The Queen was soon to feel even more lonely, for late in the autumn of

1878 there came a time of intense anxiety, then of the deepest sorrow.

Princess Alice's husband and children were attacked by diphtheria.

"Little Sunshine," as her youngest daughter was called in the home,

died after three days' illness. The mother hid her grief as best she

could that the other children should not know of their loss. Three

weeks later, she too was taken with the same disease, and died on the

seventeenth anniversary of her father's death. Little children and poor

peasant women of Hesse were among those who laid flowers on her bier

and shared in the grief of the sorrowing monarch across the Channel.

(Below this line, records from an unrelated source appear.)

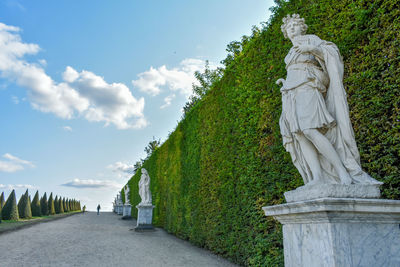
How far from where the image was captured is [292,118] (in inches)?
104

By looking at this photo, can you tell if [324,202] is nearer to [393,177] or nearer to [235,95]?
[393,177]

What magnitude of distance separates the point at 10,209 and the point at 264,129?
22.0 meters

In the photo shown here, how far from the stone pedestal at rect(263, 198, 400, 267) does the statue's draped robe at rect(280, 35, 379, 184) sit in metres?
0.33

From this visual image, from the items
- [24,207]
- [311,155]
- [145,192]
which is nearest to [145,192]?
[145,192]

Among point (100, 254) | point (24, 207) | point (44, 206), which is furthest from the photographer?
point (44, 206)

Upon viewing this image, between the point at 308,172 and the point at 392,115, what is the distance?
1404 millimetres

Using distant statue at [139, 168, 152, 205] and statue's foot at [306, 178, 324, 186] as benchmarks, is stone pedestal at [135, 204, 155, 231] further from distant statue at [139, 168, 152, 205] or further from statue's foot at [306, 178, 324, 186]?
statue's foot at [306, 178, 324, 186]

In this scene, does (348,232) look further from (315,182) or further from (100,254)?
(100,254)

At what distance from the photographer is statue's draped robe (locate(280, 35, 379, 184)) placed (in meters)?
2.41

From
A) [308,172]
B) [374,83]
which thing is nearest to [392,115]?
[374,83]

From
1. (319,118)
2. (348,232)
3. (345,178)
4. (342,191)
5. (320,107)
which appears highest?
(320,107)

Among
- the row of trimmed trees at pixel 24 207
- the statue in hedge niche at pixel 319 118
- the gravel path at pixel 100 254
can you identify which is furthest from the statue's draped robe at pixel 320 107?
the row of trimmed trees at pixel 24 207

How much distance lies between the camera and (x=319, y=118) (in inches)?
96.7

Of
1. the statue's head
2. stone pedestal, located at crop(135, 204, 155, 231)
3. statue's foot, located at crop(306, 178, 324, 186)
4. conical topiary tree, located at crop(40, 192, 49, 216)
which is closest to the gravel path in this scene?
stone pedestal, located at crop(135, 204, 155, 231)
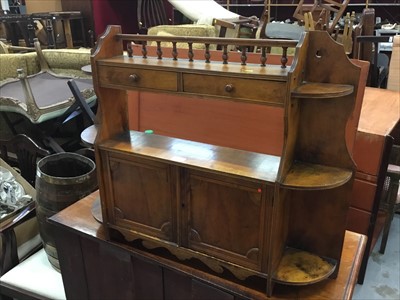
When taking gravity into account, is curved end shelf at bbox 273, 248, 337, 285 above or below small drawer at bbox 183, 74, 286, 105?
below

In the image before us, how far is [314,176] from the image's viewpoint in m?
1.00

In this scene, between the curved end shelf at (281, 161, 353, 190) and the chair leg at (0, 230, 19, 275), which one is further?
the chair leg at (0, 230, 19, 275)

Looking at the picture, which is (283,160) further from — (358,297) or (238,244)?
(358,297)

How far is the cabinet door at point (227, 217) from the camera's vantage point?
1.03 meters

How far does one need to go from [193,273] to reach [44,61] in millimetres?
2636

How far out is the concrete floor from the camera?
1.95 metres

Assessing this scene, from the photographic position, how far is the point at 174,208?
3.78 feet

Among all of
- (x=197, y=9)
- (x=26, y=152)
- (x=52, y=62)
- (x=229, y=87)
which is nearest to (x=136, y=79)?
(x=229, y=87)

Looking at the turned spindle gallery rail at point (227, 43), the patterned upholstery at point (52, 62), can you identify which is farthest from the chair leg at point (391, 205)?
the patterned upholstery at point (52, 62)

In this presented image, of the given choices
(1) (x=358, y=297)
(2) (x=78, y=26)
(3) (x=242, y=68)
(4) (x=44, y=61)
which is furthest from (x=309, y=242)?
(2) (x=78, y=26)

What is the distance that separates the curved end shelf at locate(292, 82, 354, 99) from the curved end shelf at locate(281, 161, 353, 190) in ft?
0.71

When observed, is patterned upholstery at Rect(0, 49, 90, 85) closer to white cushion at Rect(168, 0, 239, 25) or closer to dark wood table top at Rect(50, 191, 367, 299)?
white cushion at Rect(168, 0, 239, 25)

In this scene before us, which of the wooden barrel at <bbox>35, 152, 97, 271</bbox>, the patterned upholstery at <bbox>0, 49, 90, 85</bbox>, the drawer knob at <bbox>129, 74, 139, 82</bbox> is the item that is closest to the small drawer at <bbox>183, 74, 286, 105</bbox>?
the drawer knob at <bbox>129, 74, 139, 82</bbox>

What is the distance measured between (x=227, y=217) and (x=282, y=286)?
27 cm
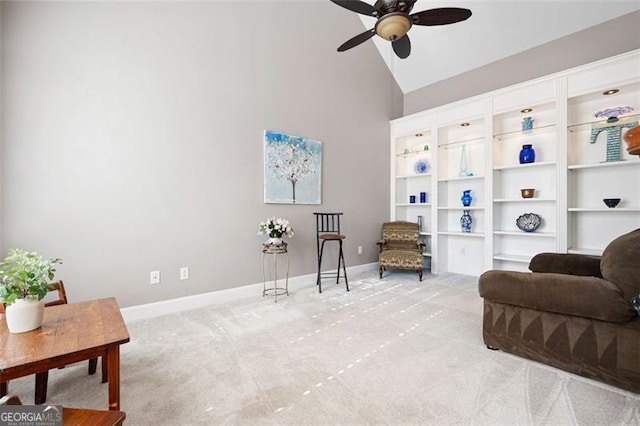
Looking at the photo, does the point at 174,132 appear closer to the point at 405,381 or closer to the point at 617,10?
the point at 405,381

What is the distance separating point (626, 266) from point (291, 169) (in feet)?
10.4

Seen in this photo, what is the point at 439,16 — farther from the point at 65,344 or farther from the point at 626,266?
the point at 65,344

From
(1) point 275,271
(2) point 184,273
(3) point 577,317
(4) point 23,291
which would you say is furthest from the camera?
(1) point 275,271

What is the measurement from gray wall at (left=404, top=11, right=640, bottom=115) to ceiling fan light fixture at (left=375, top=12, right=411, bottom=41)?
2856 millimetres

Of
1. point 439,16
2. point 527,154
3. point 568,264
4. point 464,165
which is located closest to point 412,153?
point 464,165

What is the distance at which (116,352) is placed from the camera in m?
1.22

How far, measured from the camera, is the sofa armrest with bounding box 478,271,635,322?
157 cm

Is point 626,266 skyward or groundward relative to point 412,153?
groundward

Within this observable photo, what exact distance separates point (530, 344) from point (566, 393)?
1.10 feet

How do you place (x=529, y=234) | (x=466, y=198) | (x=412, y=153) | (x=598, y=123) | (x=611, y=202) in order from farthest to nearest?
1. (x=412, y=153)
2. (x=466, y=198)
3. (x=529, y=234)
4. (x=598, y=123)
5. (x=611, y=202)

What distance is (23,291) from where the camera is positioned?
1.26 m

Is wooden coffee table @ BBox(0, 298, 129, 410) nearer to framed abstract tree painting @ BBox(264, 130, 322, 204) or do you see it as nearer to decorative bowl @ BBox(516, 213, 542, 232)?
framed abstract tree painting @ BBox(264, 130, 322, 204)

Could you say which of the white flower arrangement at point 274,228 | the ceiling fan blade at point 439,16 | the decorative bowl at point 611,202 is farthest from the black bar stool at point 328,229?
the decorative bowl at point 611,202

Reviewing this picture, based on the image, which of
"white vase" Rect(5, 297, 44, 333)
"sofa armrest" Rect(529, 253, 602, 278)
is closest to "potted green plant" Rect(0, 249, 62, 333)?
"white vase" Rect(5, 297, 44, 333)
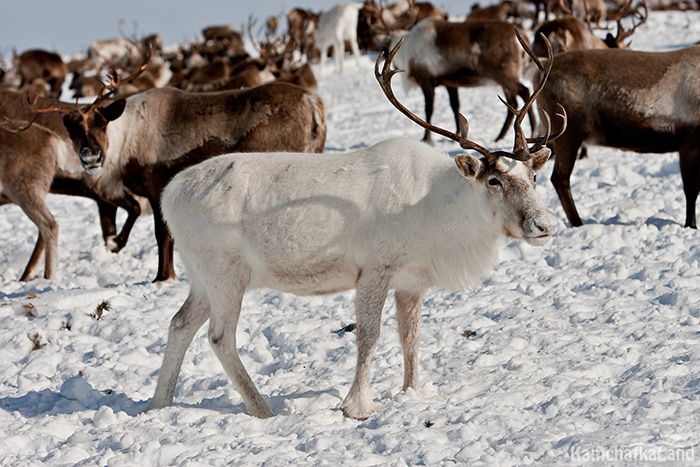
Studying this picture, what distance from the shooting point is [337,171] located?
393 cm

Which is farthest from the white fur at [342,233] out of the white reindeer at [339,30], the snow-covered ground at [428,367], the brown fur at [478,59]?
the white reindeer at [339,30]

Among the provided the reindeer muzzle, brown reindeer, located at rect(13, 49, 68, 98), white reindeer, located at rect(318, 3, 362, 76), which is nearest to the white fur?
the reindeer muzzle

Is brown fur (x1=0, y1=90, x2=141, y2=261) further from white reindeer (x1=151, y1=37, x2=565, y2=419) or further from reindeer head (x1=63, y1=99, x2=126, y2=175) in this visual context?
white reindeer (x1=151, y1=37, x2=565, y2=419)

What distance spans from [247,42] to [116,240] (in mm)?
23619

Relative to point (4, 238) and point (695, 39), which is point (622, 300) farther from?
point (695, 39)

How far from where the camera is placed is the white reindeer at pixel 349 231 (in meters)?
3.71

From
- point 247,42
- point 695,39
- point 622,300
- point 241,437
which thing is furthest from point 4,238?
point 247,42

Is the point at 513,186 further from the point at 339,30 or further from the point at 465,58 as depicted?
the point at 339,30

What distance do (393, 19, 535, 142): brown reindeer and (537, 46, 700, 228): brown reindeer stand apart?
2.82m

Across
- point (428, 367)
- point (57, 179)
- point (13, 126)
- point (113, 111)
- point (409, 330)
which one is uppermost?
point (113, 111)

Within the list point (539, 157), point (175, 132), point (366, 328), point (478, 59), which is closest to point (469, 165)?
point (539, 157)

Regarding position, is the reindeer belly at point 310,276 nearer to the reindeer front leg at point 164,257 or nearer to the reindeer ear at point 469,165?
the reindeer ear at point 469,165

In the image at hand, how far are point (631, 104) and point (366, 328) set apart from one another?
12.5ft

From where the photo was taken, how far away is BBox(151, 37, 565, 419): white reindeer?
146 inches
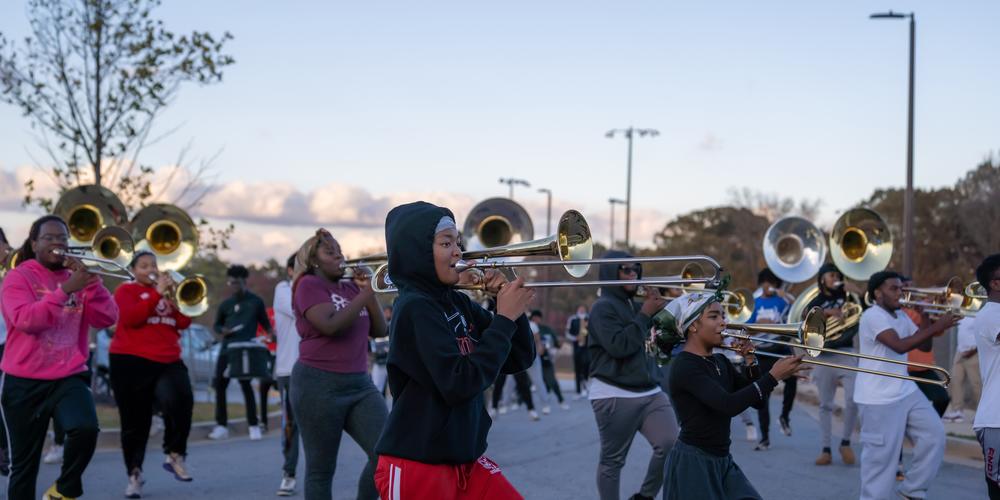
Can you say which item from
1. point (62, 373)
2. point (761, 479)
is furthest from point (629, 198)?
point (62, 373)

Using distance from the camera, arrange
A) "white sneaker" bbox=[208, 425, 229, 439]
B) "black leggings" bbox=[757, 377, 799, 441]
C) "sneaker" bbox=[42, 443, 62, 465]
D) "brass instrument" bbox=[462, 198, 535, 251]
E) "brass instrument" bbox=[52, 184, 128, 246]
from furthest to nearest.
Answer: "white sneaker" bbox=[208, 425, 229, 439] → "black leggings" bbox=[757, 377, 799, 441] → "brass instrument" bbox=[52, 184, 128, 246] → "sneaker" bbox=[42, 443, 62, 465] → "brass instrument" bbox=[462, 198, 535, 251]

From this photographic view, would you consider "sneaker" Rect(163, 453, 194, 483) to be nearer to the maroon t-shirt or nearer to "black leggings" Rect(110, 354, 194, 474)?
"black leggings" Rect(110, 354, 194, 474)

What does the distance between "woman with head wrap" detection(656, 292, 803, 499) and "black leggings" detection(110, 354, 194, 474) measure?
4.68 metres

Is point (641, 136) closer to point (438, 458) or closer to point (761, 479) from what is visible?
point (761, 479)

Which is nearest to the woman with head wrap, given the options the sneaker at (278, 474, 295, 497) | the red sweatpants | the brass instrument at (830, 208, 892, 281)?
the red sweatpants

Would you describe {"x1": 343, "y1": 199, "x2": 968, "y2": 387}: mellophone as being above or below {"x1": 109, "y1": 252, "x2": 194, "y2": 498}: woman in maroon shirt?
above

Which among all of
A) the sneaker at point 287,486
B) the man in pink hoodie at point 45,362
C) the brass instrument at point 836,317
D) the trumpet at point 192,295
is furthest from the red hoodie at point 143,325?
the brass instrument at point 836,317

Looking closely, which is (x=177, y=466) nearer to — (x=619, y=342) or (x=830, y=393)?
(x=619, y=342)

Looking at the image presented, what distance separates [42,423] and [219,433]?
6.85 metres

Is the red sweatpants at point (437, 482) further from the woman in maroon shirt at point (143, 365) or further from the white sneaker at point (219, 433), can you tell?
the white sneaker at point (219, 433)

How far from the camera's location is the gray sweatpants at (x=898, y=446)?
7789 millimetres

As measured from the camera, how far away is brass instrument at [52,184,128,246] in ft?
38.1

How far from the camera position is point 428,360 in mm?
4305

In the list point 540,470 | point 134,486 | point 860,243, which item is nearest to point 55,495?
point 134,486
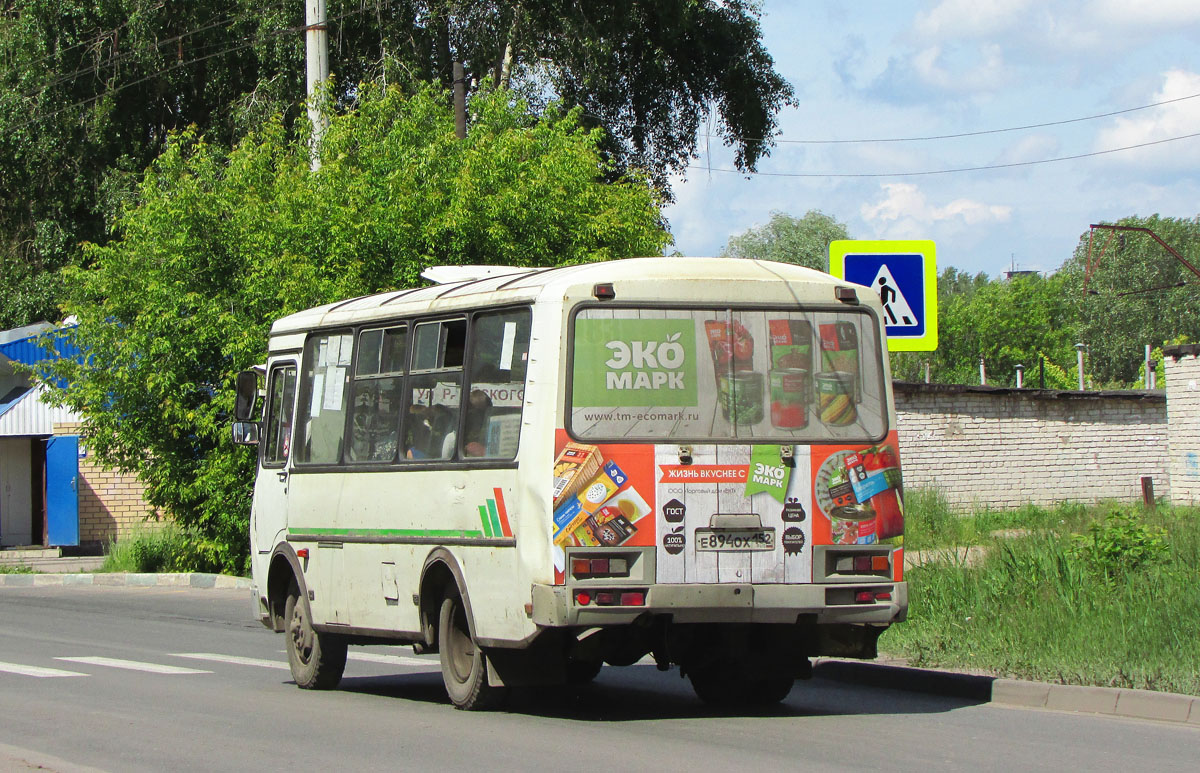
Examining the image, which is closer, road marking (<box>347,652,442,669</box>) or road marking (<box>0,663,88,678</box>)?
road marking (<box>0,663,88,678</box>)

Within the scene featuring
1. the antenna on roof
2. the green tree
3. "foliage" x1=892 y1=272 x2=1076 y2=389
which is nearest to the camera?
the antenna on roof

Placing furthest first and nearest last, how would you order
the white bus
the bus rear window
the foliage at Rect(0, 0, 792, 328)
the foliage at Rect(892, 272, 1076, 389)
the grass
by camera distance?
the foliage at Rect(892, 272, 1076, 389), the foliage at Rect(0, 0, 792, 328), the grass, the bus rear window, the white bus

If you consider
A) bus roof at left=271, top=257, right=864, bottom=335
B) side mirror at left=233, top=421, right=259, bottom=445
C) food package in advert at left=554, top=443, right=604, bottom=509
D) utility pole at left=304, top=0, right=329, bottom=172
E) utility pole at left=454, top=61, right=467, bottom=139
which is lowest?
food package in advert at left=554, top=443, right=604, bottom=509

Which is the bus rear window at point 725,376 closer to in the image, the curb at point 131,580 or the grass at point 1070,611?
the grass at point 1070,611

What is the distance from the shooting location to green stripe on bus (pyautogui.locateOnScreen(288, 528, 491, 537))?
32.8 feet

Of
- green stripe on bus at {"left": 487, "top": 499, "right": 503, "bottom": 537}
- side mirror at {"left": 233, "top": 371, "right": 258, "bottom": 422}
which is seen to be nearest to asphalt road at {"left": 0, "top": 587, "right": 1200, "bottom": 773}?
green stripe on bus at {"left": 487, "top": 499, "right": 503, "bottom": 537}

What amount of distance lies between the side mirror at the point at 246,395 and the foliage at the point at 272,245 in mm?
7721

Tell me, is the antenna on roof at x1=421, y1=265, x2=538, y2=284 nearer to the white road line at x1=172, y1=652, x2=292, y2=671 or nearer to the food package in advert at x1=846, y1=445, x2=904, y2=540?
the food package in advert at x1=846, y1=445, x2=904, y2=540

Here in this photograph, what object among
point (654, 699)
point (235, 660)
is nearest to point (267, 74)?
point (235, 660)

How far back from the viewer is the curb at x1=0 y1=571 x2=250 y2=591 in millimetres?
23781

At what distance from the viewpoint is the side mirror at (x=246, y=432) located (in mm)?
13109

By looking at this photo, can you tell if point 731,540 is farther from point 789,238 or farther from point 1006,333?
point 1006,333

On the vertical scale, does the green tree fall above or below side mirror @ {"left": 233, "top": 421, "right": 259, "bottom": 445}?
above

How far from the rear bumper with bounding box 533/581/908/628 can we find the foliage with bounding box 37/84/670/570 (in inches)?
481
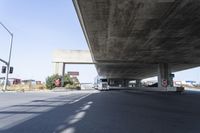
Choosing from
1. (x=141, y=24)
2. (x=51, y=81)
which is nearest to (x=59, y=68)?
(x=51, y=81)

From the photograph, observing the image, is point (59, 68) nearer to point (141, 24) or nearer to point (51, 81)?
point (51, 81)

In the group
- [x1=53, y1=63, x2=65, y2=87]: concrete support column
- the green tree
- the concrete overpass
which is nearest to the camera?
the concrete overpass

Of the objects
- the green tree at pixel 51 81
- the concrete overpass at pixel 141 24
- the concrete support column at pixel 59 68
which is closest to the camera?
the concrete overpass at pixel 141 24

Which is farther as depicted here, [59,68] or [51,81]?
[59,68]

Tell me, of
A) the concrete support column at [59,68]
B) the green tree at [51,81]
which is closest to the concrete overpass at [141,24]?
the green tree at [51,81]

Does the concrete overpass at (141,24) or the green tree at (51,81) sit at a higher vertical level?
the concrete overpass at (141,24)

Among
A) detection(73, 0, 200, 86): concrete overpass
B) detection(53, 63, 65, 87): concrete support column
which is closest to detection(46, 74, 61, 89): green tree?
detection(53, 63, 65, 87): concrete support column

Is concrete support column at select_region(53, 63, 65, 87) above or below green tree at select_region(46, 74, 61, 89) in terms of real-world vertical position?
above

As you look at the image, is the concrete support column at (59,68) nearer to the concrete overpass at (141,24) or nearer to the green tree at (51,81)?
the green tree at (51,81)

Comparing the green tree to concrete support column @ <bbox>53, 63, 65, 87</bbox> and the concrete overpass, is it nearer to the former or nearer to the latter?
concrete support column @ <bbox>53, 63, 65, 87</bbox>

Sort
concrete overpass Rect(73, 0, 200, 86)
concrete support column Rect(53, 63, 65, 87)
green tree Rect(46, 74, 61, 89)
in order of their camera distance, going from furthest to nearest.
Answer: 1. concrete support column Rect(53, 63, 65, 87)
2. green tree Rect(46, 74, 61, 89)
3. concrete overpass Rect(73, 0, 200, 86)

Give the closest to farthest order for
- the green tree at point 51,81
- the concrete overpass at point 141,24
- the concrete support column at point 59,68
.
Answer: the concrete overpass at point 141,24 → the green tree at point 51,81 → the concrete support column at point 59,68

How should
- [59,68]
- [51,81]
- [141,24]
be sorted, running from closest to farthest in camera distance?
[141,24]
[51,81]
[59,68]

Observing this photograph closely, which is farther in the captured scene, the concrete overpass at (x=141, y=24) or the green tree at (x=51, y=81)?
the green tree at (x=51, y=81)
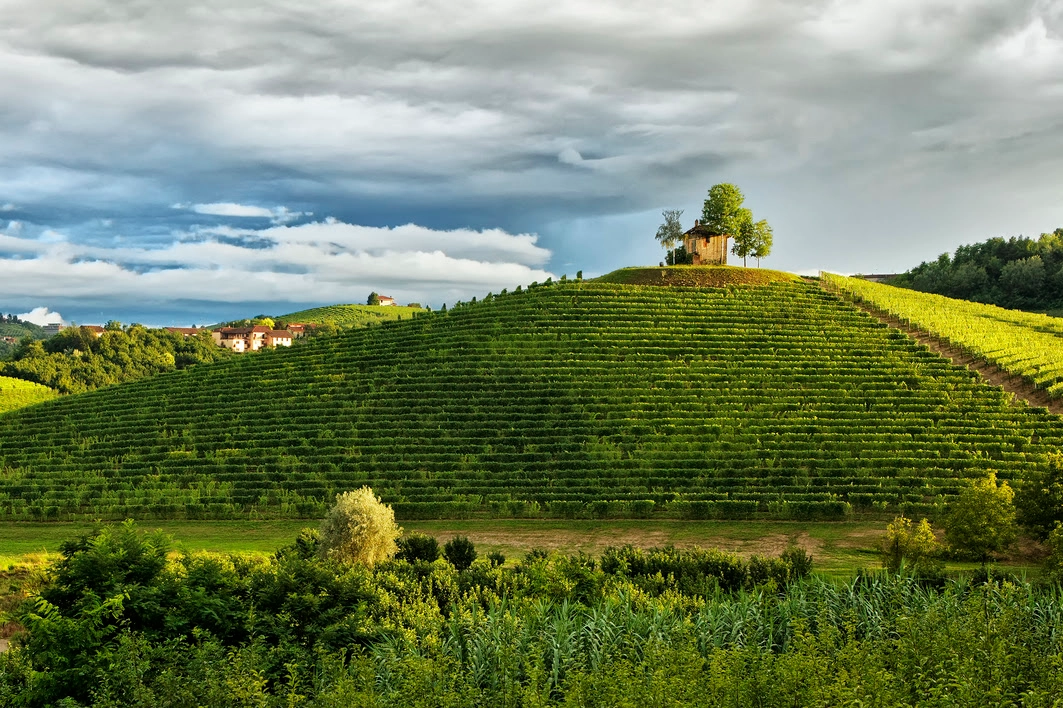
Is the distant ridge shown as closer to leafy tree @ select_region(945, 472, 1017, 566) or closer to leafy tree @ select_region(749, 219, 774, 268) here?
leafy tree @ select_region(749, 219, 774, 268)

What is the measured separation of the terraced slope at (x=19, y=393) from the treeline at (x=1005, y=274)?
9871cm

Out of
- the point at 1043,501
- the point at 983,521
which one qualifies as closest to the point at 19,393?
the point at 983,521

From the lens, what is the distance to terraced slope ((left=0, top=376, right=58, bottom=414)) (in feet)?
217

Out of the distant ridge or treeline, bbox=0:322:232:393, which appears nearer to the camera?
the distant ridge

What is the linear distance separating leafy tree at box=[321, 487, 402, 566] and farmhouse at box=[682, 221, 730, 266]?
177 ft

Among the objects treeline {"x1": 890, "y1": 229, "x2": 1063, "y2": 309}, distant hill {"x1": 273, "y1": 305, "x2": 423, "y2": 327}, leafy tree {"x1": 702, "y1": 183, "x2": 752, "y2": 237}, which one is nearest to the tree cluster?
leafy tree {"x1": 702, "y1": 183, "x2": 752, "y2": 237}

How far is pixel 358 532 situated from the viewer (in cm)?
2122

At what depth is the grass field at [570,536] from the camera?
27.3 m

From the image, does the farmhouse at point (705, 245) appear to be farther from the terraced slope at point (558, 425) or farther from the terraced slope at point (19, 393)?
the terraced slope at point (19, 393)

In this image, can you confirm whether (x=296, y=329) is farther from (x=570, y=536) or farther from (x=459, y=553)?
(x=459, y=553)

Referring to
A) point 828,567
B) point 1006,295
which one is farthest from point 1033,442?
point 1006,295

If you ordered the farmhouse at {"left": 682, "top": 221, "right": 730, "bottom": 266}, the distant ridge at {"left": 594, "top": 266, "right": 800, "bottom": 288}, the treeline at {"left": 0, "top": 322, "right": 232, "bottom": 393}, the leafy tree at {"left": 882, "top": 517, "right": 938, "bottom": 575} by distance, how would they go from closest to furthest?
the leafy tree at {"left": 882, "top": 517, "right": 938, "bottom": 575} → the distant ridge at {"left": 594, "top": 266, "right": 800, "bottom": 288} → the farmhouse at {"left": 682, "top": 221, "right": 730, "bottom": 266} → the treeline at {"left": 0, "top": 322, "right": 232, "bottom": 393}

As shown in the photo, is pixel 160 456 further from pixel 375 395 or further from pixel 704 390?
pixel 704 390

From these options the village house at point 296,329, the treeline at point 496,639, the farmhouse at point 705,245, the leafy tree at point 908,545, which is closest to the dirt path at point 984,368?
the farmhouse at point 705,245
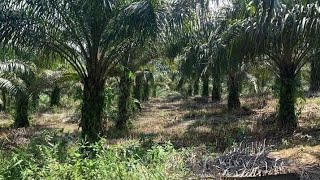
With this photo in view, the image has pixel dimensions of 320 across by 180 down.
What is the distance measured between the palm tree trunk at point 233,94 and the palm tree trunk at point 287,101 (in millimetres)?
5944

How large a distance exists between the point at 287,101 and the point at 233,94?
639 cm

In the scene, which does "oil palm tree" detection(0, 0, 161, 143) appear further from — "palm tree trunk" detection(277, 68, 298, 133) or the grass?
"palm tree trunk" detection(277, 68, 298, 133)

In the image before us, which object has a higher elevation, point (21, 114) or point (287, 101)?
point (287, 101)

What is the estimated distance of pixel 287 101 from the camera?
11.1 m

The Queen had built a cairn at Balmoral in memory of the Prince

Consort. Others had been built from time to time, one rising merrily

with laughing and dancing to commemorate the purchase of the estate;

others erected to mark the date of the marriage of the sons and

daughters of the house. To these a granite cross was now added to the

memory of the beloved daughter, "By her sorrowing mother, Queen

Victoria," said the inscription.



So it was that the happy circle of sons and daughters was first broken;

so it was that the years of the Queen passed on, full of the joys and

sorrows that seemed to come to her almost hand in hand.